Preparing recipes from the recipe bible 

  1. Prepare marinades.

  2. Prepare dressings.

  3. Prepare fresh salsas.

  4. Prepare sauces to be cooked.

  5. Prepare homemade condiments.

  6. Prepare, roll out, and portion bread or pasta dough.

  7. Prepare batters.

  8. Prepare spice mixes.

  9. Prepare desserts.

  10. Assemble sandwiches or quesadillas to be grilled.

  11. Prepare fillings. 

  12. Assemble empanadas or dumplings.

Portioning and cleaning proteins 

  1. Defrost any frozen proteins needed for the day or week.

  2. Clean ribs. 

  3. Butcher chickens and save carcasses for stock.
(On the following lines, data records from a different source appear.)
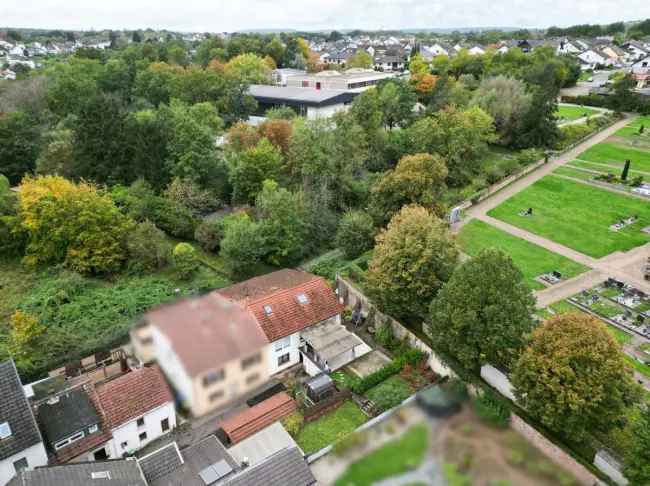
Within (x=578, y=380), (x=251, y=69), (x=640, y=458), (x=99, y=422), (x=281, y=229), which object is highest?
(x=251, y=69)

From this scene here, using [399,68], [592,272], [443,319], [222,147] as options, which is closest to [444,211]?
[592,272]

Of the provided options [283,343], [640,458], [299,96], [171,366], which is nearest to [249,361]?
[171,366]

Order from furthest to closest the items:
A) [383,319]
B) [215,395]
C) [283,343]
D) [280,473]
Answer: [383,319]
[283,343]
[280,473]
[215,395]

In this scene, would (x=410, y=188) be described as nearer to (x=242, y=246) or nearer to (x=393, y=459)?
(x=242, y=246)

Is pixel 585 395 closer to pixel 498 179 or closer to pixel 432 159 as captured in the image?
pixel 432 159

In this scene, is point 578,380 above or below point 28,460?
above

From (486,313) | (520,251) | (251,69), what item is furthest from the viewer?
(251,69)

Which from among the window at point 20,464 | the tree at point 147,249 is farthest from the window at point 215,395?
the tree at point 147,249
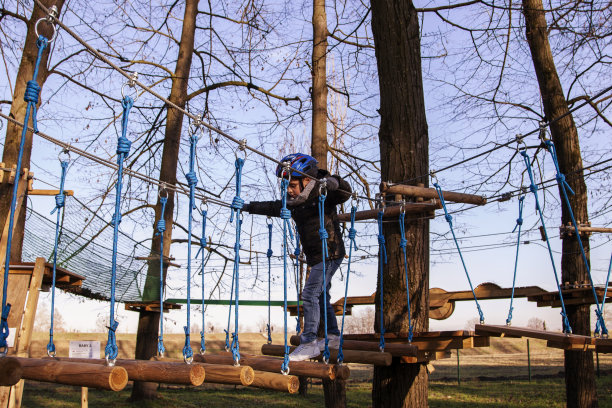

  4. Tear the beards out of mussels and discard any closed ones.

  5. Slice skirt steak into strips and marinate.

  6. Clean, fillet, and debone whole fish.

  7. Shell and devein shrimp.

  8. Kill and clean lobster.

  9. Make sausage, or slice and/or remove premade sausages from casings.

  10. Bread veal, chicken, or steak for frying.

Cooking

  1. Cook bacon.

  2. Season and cook sauces. 

  3. Cook rice. 

  4. Cook pasta.

  5. Cook spinach.

  6. Cook sausage.

  7. Season and roast root vegetables.

  8. Season and roast chicken breast.

  9. Season and poach octopus.

Miscellaneous

  1. Strain and store stocks and/or demi glace.

  2. Portion doughs.

  3. Help out on the line when needed.

  4. Help out in the dish pit when needed.

  5. Take out garbage and recycling.

  6. Mop up spills.

  7. Refill toilet paper and paper towel dispensers.

It’s a huge list, but it makes it extremely easy to understand the responsibilities of a prep cook and the impact they have on a restaurant. It can be a high-stress job — they have the whole flow of the kitchen on their shoulders — but if a prep cook is organized and great at multitasking, they’ll find the job gets easier as their knife skills get sharper.